“Orange is the New Black” alum Laura Prepon had fought bulimia and won. Still, this does not mean everything is all rosy afterward.
In a new book, she revealed that her experiences after her bulimia struggle had been both quite intense and healing at the same time. Most of these revolved around her deeper exploration of her relationship with her mom and how this is affecting her as a mother to her own children.
Prepon is usually very private, so her interviews are few and far between. However, she did not hold nothing back in her own book, “You and I, as Mothers: A Raw and Honest Guide to Motherhood.” The actress, 40, already a mother of 2, shared everything in this book, from her loss of pregnancy to motherhood.
In the book, she wrote that she was out of the house so much while she was young that she never really got to evaluate her life or her childhood. She never felt the need to, she wrote. However, her mom triggered her into confronting her past, and she realized that she experienced quite a lot of dysfunction. She’s using her childhood life to know what to pass down to her own children and what not to continue.

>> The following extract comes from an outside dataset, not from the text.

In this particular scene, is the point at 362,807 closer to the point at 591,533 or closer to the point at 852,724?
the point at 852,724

“When I looked back at that, I really started to realize that there was a lot of dysfunction that was passed down. There were a lot of amazing things, but there was also a lot of dysfunction,” she wrote. “Trying to come to terms with that now being a mother while trying to figure out what to continue and what to prevent from being passed down to my daughter was a real eye-opener for me,” she added.

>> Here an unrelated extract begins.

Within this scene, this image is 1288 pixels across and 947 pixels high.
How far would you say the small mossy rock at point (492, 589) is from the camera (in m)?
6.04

She also wrote that she had an epiphany that her mom was not perfect. However, this came with a realization that everything her mom did was her way of raising and helping her.

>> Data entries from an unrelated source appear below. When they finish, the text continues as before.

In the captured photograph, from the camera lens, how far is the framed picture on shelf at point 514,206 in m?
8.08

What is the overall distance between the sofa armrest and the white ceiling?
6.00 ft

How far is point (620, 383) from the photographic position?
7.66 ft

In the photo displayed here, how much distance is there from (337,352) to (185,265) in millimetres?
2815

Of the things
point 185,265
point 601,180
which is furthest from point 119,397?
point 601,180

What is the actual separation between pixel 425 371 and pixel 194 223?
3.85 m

She came about this by exploring how she was mothered and how her mother was mothered. It was an intense process for her to get down to what her life with mom was truly like and what kind of mothering she will do to her own children.
She sometimes questioned how her mother taught her certain things and how sometimes her mother’s actions were even damaging to her. She realized that her mom never meant anything bad for her, but it was only her way to help Laura reach success in life. “It’s a complicated relationship with your parents, especially with daughters and mothers. Some days it’s good and other days I have a hard time understanding,” she concluded.